On the fourth day he met up with Stevie Larkin for a meal in a restaurant in Leeds. They were together for five hours, during which time Lissa Lo's name wasn't mentioned once. They talked about exchange-rates, Italy, guns, football, organized crime, friendship and fish and chips. It was a welcome, if temporary, relief.

By the time Canny secluded himself in the library at Credesdale on the following day, however, he had relegated Stevie to the status of a mere revenant—an illusion of reconstitution, who had not the means to know that he was just a copy, and not a real thing at all. It was possible to convince himself, for a moment or two, that his own Lissa Lo had never actually existed at all—except as a hallucinatory element of his curse—but each such momentary success only served to increase the darkness of the returned conviction that blasted the truth into his reluctant brain time and time again.
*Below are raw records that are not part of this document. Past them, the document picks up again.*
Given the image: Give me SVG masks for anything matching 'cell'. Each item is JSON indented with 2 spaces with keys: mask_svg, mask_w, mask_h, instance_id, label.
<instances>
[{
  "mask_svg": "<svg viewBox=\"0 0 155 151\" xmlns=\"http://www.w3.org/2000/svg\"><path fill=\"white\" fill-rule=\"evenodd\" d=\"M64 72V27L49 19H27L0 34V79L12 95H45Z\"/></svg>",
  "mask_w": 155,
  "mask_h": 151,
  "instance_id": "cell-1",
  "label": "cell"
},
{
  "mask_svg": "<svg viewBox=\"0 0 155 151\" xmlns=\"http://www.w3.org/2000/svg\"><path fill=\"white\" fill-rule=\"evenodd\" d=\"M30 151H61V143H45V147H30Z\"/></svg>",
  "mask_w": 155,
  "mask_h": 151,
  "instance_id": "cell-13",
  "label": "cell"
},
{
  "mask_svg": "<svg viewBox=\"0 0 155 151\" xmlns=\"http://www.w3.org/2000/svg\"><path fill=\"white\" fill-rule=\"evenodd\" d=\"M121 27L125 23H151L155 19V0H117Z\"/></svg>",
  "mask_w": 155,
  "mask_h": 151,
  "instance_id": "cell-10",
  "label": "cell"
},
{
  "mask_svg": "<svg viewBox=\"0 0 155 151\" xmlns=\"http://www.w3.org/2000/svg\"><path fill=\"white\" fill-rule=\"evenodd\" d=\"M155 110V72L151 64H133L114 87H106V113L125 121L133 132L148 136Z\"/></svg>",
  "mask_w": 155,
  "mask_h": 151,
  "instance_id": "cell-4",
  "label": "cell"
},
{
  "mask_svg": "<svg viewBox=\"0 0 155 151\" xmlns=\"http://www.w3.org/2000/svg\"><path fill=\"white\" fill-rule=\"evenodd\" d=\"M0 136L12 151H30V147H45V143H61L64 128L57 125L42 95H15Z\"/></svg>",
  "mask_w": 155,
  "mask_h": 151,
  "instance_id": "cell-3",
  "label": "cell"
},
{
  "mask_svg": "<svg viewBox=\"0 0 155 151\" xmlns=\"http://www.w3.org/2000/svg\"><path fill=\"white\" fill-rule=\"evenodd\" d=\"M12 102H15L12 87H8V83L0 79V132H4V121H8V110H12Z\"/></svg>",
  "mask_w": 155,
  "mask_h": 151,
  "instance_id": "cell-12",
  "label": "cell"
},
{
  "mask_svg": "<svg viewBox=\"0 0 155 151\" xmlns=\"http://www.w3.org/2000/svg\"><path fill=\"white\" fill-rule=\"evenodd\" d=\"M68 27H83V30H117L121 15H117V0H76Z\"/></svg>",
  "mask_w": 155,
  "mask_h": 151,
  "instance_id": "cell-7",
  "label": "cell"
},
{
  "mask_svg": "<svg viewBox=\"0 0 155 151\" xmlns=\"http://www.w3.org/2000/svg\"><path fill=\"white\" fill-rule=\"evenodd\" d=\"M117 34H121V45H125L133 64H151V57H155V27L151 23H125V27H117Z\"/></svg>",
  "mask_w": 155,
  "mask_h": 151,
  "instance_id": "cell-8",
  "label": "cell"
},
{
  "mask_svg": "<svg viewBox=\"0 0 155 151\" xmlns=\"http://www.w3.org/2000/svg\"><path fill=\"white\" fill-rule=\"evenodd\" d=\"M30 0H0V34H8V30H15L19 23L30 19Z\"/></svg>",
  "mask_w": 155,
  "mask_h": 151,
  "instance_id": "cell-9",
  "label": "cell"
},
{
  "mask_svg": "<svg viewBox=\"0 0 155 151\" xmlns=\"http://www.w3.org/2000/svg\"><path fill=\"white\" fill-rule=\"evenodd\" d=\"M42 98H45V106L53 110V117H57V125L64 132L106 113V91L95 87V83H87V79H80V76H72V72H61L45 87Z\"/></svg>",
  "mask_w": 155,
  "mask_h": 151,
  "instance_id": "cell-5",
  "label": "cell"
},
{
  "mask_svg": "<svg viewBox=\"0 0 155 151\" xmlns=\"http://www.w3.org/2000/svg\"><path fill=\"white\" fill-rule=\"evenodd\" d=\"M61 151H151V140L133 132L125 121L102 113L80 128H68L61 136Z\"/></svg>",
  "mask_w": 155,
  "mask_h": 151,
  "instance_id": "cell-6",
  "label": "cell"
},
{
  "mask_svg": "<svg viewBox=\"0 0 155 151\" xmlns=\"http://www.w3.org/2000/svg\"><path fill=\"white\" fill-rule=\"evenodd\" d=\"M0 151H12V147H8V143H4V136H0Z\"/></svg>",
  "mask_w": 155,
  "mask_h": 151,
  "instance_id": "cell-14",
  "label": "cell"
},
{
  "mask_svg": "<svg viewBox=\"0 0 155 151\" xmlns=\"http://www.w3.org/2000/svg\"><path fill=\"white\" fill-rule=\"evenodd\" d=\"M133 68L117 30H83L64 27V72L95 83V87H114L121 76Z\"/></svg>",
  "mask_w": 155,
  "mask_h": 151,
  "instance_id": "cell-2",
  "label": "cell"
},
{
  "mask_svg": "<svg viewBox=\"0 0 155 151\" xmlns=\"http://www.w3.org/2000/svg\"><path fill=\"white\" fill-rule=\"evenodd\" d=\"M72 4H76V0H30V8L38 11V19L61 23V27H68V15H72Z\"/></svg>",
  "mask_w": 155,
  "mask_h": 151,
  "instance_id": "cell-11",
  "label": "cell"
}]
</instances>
The inescapable truth was that Lissa had not only existed in the flesh, but that she had been the finest thing the old world—the true world—had contained...until he had broken the rules, precipitating her destruction, and the destruction of all the children he and she might have had.

What a power he had to spoil, to diminish, to subvert, to impoverish!

What an expert he was at interference, at prevention, at annihilation!

Lucky Canny Kilcannon!

Lucky Killer Kilcannon, possessed of the power to blast universes apart, inflicting scars upon them that could never be fully healed.

Did he dare to hope, he wondered as he turned the pages of the ancient diaries, that there was another universe somewhere in the infinite manifold of potential universes, existing in parallel to this one, in which Lissa had not changed but that
he
had forgotten that he had ever loved
her
?

No, he didn't. He couldn't.

Once, he might have dared, but not now. He knew better. He had been cured of that kind of daring. He would have to find another if he were to live as a man and not a slave of chance.